Many participants had relationship difficulties, often attributed to behavior during mood episodes. Participants spoke of difficulty maintaining social networks of friends, romantic partners, and family. One participant perceived his symptoms would always be a barrier to maintaining social networks, and another participant shared his fear that he would be unable to start a family. Participants who had intact support emphasized the importance of family support to their well-being.

Unpredictable nature of bipolar disorder

"…out of the blue, all of a sudden after 15 years of really great stability, everything just changed really. I don't know why."—patient

Participants struggled with the unpredictability of bipolar disorder and routinely talked about "stability." Stability to some participants meant emotional stability, which leads to stable behavior, work and relationships. Other participants expressed that stability would be feeling "normal" and not thinking about stability. Most participants believed stability arises from medication and psychotherapy, but more than one participant refused medication as they felt it worsened their quality of life.

Comfort—reducing physical and mental suffering

Perception of diagnosis as indeterminate and unscientific

"Well something else is that it's not cancer. Or this is part of why it's hard to accept a bipolar diagnosis because there's not a blood test. There's not a physical marker for 'this is what it means to have bipolar disorder’. You look at the symptoms, and then that determines whether or not you have it."—patient

Many participants found the nature of psychiatric diagnosis and the inconsistency of diagnosis between providers distressing and disconcerting. Multiple providers evaluated many participants and received different diagnoses and treatment recommendations. Participants discussed currently having comorbid diagnoses of anxiety, ADHD, and PTSD. Some expressed frustration that providers did not clearly communicate the diagnostic process or criteria.

Social stigma—lack of public awareness and education

"It's like, "Hey, I have bipolar." And they want to get away from you. I'm not dangerous, but there's just the negative stigma attached to it."—patient.
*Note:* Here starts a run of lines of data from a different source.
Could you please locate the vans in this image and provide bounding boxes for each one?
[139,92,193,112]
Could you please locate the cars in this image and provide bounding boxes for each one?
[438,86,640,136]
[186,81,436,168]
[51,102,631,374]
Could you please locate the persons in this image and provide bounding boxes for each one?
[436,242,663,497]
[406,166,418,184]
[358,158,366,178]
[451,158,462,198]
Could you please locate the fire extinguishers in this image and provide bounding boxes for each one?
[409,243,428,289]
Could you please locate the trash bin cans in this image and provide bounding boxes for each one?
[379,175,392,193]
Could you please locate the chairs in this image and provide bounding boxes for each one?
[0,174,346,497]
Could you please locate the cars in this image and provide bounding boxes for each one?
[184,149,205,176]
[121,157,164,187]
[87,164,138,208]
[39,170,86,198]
“When our daughter was diagnosed with these mental health issues, we didn’t get casseroles, but if she had been diagnosed with cancer, we would have. That whole stigma that goes with it. So there’s shame.”—caregiver.
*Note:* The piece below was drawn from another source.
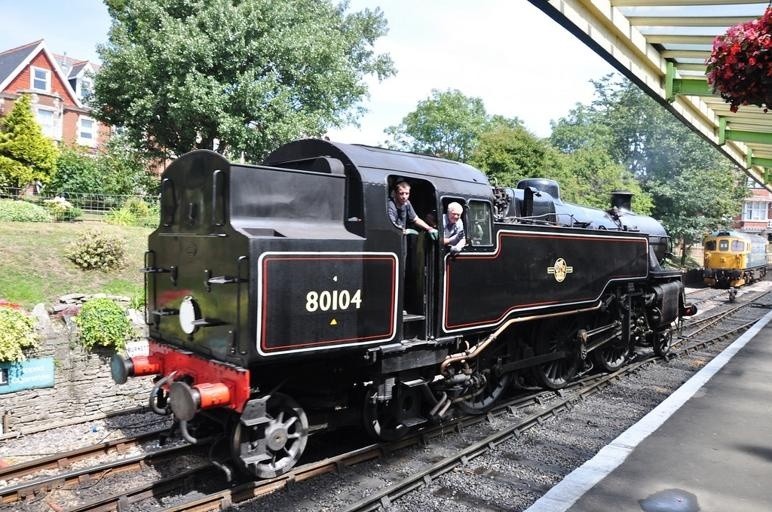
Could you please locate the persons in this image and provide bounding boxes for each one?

Most participants experienced stigma in social and professional settings (e.g., impaired ability to obtain jobs, employers concerned about work disruptions). Some participants wished for more public awareness about bipolar disorder to reduce the stigma. Several individuals reported that family members refused to accept a bipolar disorder diagnosis of their loved one since they were not "crazy" or violent.

The trials of medication

"These meds are making me sick. It's making this, and this, and this, and this happen. …And so, I just stopped taking the medication because I thought I was going to die."—patient.
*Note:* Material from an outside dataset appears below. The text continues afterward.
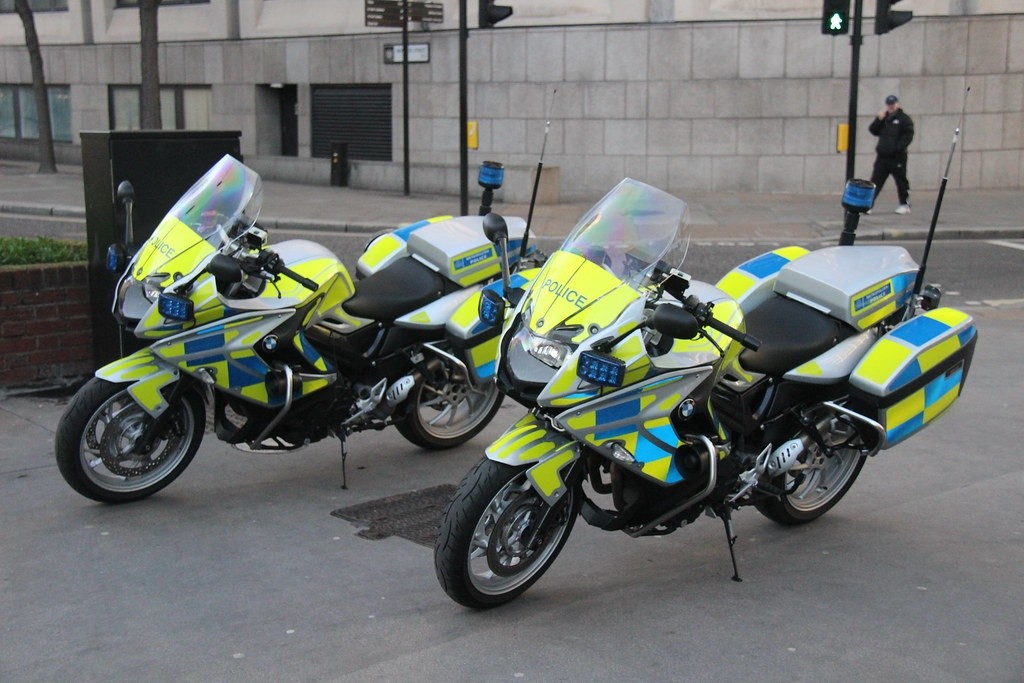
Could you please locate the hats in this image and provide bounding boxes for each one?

Many participants discussed antidepressant medication, typically prescribed prior to a bipolar diagnosis, worsening depression, or inducing mania. Participants experienced trialing multiple medications due to ineffectiveness and often accepted side effects as preferable to mood episodes. Common side effects cited were impaired cognition, blunted emotions, and avolition. Some participants expressed that finding the proper medication regimen could take months. The potential side effects and unpredictability of medication treatment had physical and emotional consequences, leaving many participants feeling an overall lack of support.

Calm—healing and consistent providers

Dismissive doctors

"I was confused about the diagnosis…how that related to me, how they [providers] could just give me medicine without offering any path to recovery. And then angry that they would do that."—patient.

Participants often felt that providers dismissed concerns about diagnosis and treatment. Some participants wanted a more robust explanation and support at the initial diagnosis. Many participants noted that short appointment times limited the ability to address all concerns. Several individuals reported limited choices or loss of providers due to insurance restrictions or a general lack of psychiatrists in the community. Lack of support and consistency made it difficult for many participants to find a long-term provider they could trust, a challenging proposition for a condition in which the care offered by providers is highly variable.

Finding the right psychotherapist

"They're like, 'Yep, you're bipolar. Here's medicines and a list of counseling services you can call.' It's like six pages long, and all heavily lists. And so, that was incredibly frustrating to call all of those numbers and get voicemails, and leave messages, and then weeks and months later get calls back."—patient.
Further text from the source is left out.